Were I to be asked, I would guess that these dogs spend most or all of their time together. This is a far from optimal situation for many reasons, and I think they should be spending some time away from each other every day (mealtimes at least should be crate times, you are just asking for trouble feeding them all together). I would think that the other effective things you could do for these dogs would be to increase their exercise (these are all high-energy dogs bred to work, they are probably not getting enough exercise), be sure to spend one-on-one training time with EACH dog at least every other day, and increase the training you're doing with the Ridgeback, keeping it fun and positive, but she needs to exercise her brain more, as well as her body. (I also worry that you're looking to do ANYTHING at this stage "without reinforcement" - the fastest way to kill a dog's desire to work with you is to stop reinforcing things, especially with a puppy. You may think the behaviour is trained, but it probably isn't really set yet, and besides that, you need to reinforce occasionally anyway, would you work for free?).
posted by biscotti at 4:25 PM on July 28, 2006

I understand that Ridgebacks are *not* low maintenance dogs, and are hyperactive dogs that really need to be worn out (and need to be two years old...) before they settle down a bit.

A coworker of mine only has ridgebacks (on #5 already) and we've often talked about the different characteristics that make them unique. The one thing she has said on more than one occasion is that, being hunting dogs by nature, they have incredibly strong wills, and need a very dominant "master" -- not just an "owner."

I would suggest that *both* the ridgeback *and* your lady-friend need supervised, structured obedience training courses. You need to do this soon before it grows too much and its personality gets more set in stone. The dog has to be conditioned to be completely and utterly subservient to the master's wishes, so much that it feeds off the approval of your lady-friend like dogfood.

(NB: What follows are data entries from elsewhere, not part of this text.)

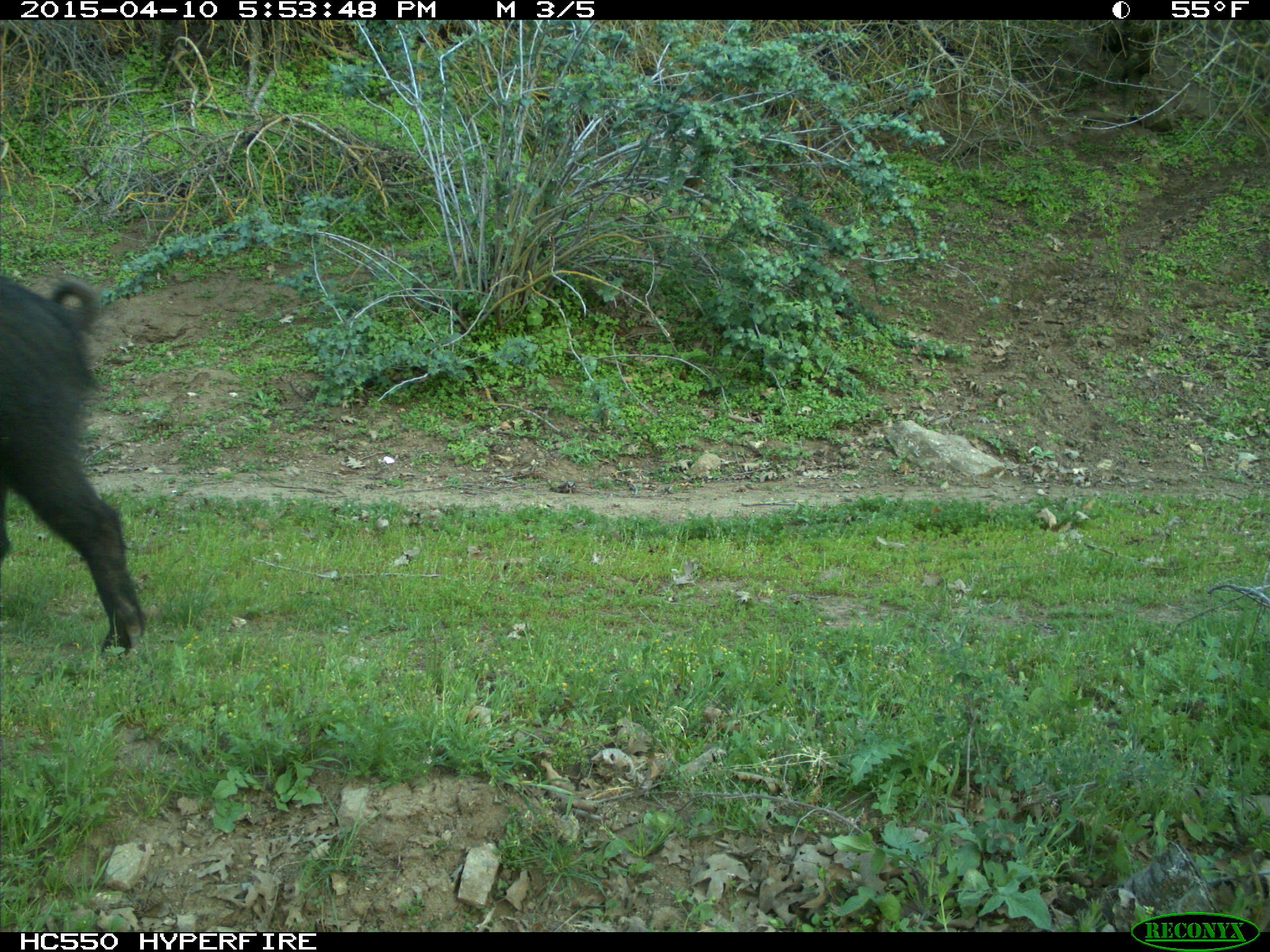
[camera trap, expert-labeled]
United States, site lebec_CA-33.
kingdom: Animalia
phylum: Chordata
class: Mammalia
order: Artiodactyla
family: Suidae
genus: Sus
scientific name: Sus scrofa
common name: wild boar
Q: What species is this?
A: Sus scrofa (wild boar).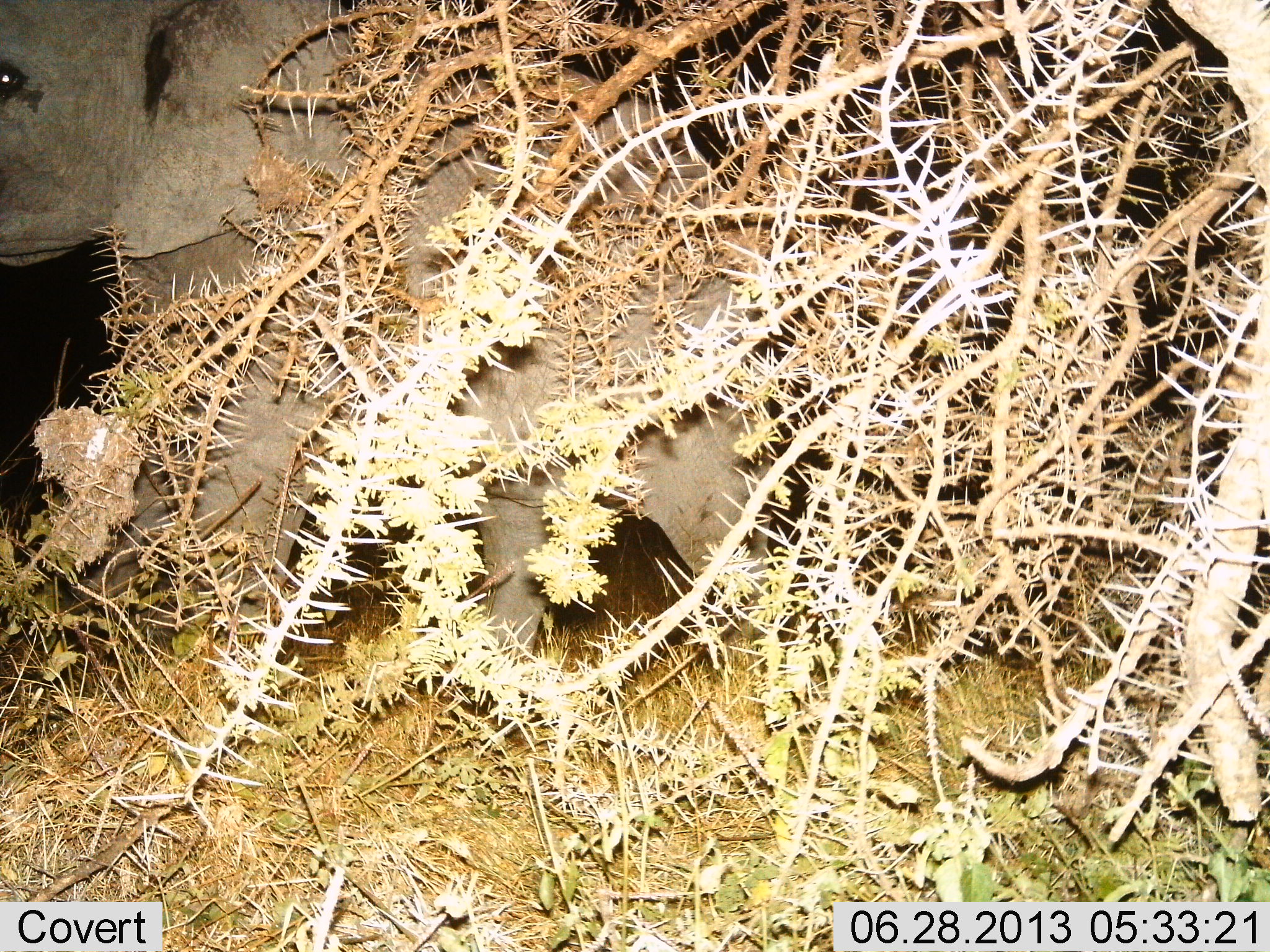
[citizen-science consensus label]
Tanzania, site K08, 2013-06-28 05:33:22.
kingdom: Animalia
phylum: Chordata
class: Mammalia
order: Proboscidea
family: Elephantidae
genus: Loxodonta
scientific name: Loxodonta africana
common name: african bush elephant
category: elephant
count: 1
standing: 30%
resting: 0%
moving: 80%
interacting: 0%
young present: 10%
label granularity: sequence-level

If she can't manage him now, I can tell you it's not going to get any easier when he's 80 lbs. of pure muscle and willpower.
posted by Civil_Disobedient at 5:42 PM on July 28, 2006

From what you're describing, it seems like the puppy thinks that you and your gf are the head of the pack and in seeing the other dogs defer to you two, that they are inferior. I would hope professional training with all three can sort it out.